BLAINVILLE



Publi le jeudi 12 juin 2008


Jeudi 12 juin 2008

L’AUTOROUTE 25 EST LÉGAL. VITE, VITE ROULONS DESSUS BIENTÔT !

 

Voici ce que nous pouvions lire dans le Journal Le Courrier Laval en date du 11 juin 2008 :

 

A-25 : tout est légal.

 Par : Stéphane St-Amour

 

Le verdict est tombé: le juge Pierre Béliveau rejette la requête du Conseil régional de l'environnement de Montréal, d'Équiterre et de Greenpeace et les condamne aux entiers dépens.

 

Dans un jugement de 68 pages, le juge de la Cour supérieure atteste la validité du décret gouvernemental adopté le 14 décembre 2005 qui autorisait la construction d’un pont dans l’est et, conséquemment, le parachèvement de l'autoroute 25 reliant la 440, à Laval, au boulevard Henri-Bourassa, à Montréal.

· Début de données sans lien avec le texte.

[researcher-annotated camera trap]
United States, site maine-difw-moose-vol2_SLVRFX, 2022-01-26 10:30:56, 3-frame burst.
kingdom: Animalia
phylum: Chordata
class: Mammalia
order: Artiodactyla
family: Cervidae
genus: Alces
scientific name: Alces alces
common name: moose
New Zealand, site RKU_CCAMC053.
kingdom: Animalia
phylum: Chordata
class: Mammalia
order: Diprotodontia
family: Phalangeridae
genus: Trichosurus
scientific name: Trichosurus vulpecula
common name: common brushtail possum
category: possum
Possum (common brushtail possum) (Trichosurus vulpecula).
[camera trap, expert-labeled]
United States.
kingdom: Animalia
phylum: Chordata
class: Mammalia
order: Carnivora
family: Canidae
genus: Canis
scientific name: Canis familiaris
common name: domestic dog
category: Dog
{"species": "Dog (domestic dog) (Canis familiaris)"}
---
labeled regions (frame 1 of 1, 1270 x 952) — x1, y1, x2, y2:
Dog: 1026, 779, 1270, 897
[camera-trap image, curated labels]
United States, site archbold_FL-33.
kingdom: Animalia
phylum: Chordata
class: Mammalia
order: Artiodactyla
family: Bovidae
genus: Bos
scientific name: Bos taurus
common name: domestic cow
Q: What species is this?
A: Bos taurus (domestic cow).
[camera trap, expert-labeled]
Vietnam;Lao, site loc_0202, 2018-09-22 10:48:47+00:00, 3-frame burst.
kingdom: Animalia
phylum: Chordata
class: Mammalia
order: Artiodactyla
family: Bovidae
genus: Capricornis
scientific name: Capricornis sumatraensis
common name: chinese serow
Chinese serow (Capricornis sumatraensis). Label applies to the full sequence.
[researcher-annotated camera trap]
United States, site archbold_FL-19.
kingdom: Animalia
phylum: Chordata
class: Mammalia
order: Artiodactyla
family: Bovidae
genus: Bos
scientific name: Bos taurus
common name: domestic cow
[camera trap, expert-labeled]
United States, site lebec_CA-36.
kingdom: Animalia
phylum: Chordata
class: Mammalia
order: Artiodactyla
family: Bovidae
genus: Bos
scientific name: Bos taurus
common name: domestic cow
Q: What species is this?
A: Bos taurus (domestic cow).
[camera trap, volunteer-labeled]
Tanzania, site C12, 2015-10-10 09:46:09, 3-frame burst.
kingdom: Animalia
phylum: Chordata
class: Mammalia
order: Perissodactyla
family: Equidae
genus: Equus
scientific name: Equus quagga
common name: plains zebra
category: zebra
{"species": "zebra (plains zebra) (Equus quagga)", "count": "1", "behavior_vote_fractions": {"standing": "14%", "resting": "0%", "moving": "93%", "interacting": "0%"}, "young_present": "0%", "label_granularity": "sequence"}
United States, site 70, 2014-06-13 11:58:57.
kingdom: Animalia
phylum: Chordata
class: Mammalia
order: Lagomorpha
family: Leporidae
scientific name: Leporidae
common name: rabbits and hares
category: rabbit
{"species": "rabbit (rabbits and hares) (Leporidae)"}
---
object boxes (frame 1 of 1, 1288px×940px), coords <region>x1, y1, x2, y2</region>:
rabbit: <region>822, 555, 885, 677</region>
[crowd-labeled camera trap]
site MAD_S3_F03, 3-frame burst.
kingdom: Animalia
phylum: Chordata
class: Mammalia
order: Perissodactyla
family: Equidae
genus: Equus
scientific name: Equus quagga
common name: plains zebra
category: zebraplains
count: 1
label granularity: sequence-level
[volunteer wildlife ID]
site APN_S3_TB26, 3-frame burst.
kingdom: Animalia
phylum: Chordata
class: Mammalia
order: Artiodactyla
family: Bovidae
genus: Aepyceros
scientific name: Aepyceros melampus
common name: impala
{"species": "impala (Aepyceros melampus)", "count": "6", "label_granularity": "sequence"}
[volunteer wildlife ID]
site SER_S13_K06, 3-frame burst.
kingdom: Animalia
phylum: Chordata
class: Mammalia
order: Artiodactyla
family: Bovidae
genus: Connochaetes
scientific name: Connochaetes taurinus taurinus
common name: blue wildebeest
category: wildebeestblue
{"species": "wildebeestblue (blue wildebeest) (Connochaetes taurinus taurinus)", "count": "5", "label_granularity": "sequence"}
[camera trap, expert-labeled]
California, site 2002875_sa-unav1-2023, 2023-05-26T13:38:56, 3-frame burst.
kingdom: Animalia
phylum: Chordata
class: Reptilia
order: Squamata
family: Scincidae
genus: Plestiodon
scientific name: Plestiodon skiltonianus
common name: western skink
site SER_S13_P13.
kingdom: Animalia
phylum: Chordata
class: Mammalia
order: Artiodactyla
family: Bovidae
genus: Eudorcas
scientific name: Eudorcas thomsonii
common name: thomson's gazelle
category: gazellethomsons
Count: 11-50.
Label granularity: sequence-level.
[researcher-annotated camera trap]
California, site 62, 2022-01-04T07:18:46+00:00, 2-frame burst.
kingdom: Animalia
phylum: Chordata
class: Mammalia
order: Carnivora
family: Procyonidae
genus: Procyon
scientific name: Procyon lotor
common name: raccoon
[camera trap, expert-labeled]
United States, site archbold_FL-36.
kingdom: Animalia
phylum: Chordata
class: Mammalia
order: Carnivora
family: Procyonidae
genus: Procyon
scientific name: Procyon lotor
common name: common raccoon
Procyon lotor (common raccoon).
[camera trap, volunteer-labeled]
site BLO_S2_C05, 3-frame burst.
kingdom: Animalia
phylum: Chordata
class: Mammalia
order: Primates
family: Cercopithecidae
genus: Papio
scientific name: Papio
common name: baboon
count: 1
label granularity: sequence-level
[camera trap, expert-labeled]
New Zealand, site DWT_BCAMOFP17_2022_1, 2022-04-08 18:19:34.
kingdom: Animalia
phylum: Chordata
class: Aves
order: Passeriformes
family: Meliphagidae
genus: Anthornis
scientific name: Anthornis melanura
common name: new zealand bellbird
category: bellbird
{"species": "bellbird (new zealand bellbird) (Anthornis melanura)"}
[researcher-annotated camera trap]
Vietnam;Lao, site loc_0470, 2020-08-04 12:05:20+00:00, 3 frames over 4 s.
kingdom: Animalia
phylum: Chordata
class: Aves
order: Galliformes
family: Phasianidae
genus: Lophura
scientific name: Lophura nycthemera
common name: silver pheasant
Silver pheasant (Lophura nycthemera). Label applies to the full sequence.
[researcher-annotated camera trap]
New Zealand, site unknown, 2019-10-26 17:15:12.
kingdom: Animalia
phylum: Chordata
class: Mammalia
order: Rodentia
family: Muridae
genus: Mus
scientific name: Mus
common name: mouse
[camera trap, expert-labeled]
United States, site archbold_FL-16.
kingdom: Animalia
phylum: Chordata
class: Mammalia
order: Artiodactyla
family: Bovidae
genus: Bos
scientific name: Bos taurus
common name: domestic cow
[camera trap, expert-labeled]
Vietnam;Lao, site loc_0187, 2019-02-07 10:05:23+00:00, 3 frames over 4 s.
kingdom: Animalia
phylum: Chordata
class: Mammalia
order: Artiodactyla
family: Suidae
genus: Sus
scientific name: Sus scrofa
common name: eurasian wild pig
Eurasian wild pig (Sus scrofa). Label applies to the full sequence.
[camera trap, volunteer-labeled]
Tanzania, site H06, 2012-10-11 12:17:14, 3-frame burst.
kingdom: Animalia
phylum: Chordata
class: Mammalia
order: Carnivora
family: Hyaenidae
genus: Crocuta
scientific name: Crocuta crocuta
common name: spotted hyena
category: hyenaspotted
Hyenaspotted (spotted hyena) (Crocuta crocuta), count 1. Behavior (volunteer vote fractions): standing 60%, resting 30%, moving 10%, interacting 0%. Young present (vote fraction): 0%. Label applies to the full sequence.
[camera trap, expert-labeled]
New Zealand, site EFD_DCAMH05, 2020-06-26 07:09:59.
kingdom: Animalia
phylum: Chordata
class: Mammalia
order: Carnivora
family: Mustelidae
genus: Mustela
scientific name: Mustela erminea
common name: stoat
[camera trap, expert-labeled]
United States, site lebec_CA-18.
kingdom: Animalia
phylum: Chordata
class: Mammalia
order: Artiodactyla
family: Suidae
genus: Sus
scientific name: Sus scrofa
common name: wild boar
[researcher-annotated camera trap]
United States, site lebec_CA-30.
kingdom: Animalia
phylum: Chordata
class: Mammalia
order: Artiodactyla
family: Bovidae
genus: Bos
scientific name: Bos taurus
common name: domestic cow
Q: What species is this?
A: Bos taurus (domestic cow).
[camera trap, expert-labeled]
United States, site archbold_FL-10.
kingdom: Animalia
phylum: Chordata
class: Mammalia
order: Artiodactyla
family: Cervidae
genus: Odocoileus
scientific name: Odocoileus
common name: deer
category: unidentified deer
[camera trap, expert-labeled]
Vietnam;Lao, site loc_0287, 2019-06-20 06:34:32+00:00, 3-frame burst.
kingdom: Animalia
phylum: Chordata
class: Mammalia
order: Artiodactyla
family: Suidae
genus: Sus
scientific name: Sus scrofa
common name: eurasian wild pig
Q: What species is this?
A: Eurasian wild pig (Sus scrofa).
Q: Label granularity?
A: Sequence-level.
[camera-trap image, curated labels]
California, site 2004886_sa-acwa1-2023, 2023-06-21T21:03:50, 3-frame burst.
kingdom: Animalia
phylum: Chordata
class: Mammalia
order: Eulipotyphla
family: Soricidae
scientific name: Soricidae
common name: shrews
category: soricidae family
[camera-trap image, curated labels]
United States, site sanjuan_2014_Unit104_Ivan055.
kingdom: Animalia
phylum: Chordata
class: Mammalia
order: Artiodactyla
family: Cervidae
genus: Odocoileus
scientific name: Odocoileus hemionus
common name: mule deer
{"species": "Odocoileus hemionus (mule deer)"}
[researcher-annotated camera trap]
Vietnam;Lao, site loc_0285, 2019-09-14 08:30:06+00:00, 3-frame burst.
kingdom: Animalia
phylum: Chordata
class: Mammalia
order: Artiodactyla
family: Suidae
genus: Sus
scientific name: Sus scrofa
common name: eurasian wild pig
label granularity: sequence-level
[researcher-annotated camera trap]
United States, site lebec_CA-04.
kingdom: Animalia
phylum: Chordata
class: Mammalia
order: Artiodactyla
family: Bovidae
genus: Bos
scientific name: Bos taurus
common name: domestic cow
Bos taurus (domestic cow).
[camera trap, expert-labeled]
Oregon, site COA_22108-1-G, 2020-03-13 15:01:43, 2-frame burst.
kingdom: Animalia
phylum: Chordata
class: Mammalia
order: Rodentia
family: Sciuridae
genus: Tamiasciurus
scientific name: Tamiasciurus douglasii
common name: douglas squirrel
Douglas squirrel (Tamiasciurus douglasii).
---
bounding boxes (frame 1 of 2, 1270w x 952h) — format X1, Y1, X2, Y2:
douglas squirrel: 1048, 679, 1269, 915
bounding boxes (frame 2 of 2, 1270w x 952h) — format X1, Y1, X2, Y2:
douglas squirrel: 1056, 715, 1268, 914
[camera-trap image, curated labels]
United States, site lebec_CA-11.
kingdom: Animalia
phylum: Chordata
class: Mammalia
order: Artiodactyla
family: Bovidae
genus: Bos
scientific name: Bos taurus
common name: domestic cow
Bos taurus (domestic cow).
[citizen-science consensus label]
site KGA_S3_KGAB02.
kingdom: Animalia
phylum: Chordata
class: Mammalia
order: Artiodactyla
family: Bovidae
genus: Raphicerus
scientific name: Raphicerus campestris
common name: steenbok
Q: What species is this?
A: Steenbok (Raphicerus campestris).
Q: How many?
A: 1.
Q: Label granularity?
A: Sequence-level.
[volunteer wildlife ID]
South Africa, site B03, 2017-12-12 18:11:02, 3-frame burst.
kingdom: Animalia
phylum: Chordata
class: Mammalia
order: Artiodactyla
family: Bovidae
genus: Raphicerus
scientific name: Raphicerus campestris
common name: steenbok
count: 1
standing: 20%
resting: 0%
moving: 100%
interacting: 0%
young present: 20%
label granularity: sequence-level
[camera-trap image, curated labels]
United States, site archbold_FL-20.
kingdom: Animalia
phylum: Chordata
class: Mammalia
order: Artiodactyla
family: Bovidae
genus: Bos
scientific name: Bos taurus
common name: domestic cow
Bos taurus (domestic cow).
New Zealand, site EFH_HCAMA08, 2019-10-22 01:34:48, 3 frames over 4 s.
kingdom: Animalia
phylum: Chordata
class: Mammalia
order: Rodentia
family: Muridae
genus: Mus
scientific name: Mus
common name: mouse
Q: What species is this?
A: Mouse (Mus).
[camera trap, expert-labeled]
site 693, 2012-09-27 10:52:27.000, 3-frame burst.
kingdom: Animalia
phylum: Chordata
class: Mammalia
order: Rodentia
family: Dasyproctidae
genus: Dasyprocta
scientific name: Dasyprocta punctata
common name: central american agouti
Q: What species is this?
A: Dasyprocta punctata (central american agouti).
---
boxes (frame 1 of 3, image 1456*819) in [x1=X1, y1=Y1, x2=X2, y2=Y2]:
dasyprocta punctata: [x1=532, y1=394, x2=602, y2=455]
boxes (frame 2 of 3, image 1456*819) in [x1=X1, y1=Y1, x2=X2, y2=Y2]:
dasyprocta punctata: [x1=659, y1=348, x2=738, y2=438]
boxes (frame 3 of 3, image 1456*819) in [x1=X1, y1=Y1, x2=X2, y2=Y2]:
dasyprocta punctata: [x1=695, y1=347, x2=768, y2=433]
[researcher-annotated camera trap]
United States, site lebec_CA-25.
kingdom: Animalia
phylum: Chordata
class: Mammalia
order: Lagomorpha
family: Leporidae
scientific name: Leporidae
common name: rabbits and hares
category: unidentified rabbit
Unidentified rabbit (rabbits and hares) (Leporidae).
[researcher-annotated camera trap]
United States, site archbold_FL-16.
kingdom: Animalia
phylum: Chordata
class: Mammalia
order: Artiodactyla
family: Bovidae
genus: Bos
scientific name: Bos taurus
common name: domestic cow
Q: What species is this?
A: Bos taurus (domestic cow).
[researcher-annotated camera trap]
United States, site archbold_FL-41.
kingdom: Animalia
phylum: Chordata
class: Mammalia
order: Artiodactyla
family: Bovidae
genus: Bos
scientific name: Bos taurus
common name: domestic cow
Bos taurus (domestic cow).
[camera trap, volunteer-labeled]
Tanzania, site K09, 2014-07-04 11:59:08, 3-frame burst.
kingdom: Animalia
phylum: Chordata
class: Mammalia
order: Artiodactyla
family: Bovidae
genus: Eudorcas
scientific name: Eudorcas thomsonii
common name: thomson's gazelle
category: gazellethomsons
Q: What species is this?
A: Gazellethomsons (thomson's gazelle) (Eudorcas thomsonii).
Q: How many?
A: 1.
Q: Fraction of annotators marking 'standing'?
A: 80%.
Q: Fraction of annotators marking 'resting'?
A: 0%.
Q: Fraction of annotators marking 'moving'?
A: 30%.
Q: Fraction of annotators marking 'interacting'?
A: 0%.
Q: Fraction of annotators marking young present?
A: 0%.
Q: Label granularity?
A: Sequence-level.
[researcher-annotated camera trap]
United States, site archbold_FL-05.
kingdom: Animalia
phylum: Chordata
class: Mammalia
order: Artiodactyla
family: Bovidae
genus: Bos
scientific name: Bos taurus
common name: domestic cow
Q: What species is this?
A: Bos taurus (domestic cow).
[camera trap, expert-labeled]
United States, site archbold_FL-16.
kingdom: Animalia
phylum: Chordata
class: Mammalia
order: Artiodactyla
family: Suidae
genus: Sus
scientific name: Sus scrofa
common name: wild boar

Pour chacune des quatre questions «fondamentales» en litige, débattues lors d'un procès tenu la semaine dernière, le juge a tranché en faveur des défendeurs, à savoir le Procureur général du Québec représentant le gouvernement, le ministre du Développement durable, de l'Environnement et des Parcs, le ministre des Transports, la présidente du Conseil du Trésor et le Bureau d'audiences publiques sur l'environnement (BAPE).

 

Délai déraisonnable

 

D'entrée de jeu, le juge Béliveau a rejeté pour cause de tardivité l'action intentée par les demandeurs, leur recours ayant excédé trois fois le délai raisonnable de 30 jours reconnu par la jurisprudence en matière de contrôle judiciaire. La Cour conclut que les plaignants n'ont «d'aucune manière justifié le délai de près de trois mois qu'ils ont mis à instituer les procédures».

 

Toutefois, vu l'importance du litige et à la demande des parties, le juge a décidé d'apprécier l'ensemble de la preuve et de disposer ainsi de toutes les questions. Ce choix était notamment motivé par le fait que la question, à savoir si le partenaire doit être désigné au moment de la procédure d'étude d'impact, pourrait éventuellement être à nouveau soulevée dans la mesure où le gouvernement entend, à l'avenir, privilégier la réalisation de travaux d'infrastructures en mode partenariat public-privé.

 

Partenaire privé

 

Incidemment, les demandeurs ont été déboutés dans leur prétention quant à la nécessité pour le gouvernement de désigner l'exécutant des travaux avant le déclenchement du processus d'évaluation et d'examen des impacts sur l'environnement.

 

Contrairement au promoteur, le concessionnaire n'a pas à participer aux audiences publiques du BAPE, tranche le juge. «Dans la réalité des choses, l'initiateur d'un projet [en l'occurrence le ministère des Transports] n'est pas nécessairement celui qui va l'exécuter». Le juge en réfère à certains articles de la Loi sur la qualité de l'environnement en lien avec l'étape de consultation publique qui identifient l'initiateur du projet comme «celui qui a l'intention d'entreprendre la réalisation d'un projet» et qui «doit déposer un avis écrit [...] décrivant la nature générale du projet». Le juge soutient par ailleurs que l'entrepreneur est celui qui «exécute les travaux en vertu d'un devis précis».

 

Processus dévaluation

 

La Cour tire la conclusion que l'exercice des audiences publiques n'a pas été vidé de sa substance et qu'en ce sens, elle considère qu'il est impossible de soutenir que ni le ministre de l'Environnement, ni le conseil des ministres ont agi déraisonnablement lorsqu'ils ont respectivement jugé l'étude d'impacts satisfaisante et émis le décret en décembre 2005.

 

Quant à la suffisance de l'étude d'impact, la Cour ne doit pas en juger en fonction de ce qui était disponible au moment de la consultation publique, rappelle le juge Béliveau en se rapportant à l'arrêt Bellefleur rendu par la Cour d'appel. Référant aux dispositions de la Loi sur la qualité de l'environnement, il affirme que c'est au moment de soumettre l'étude et sa demande d'autorisation au conseil des ministres qu'on doit réellement apprécier de la suffisance de l'étude, pas avant.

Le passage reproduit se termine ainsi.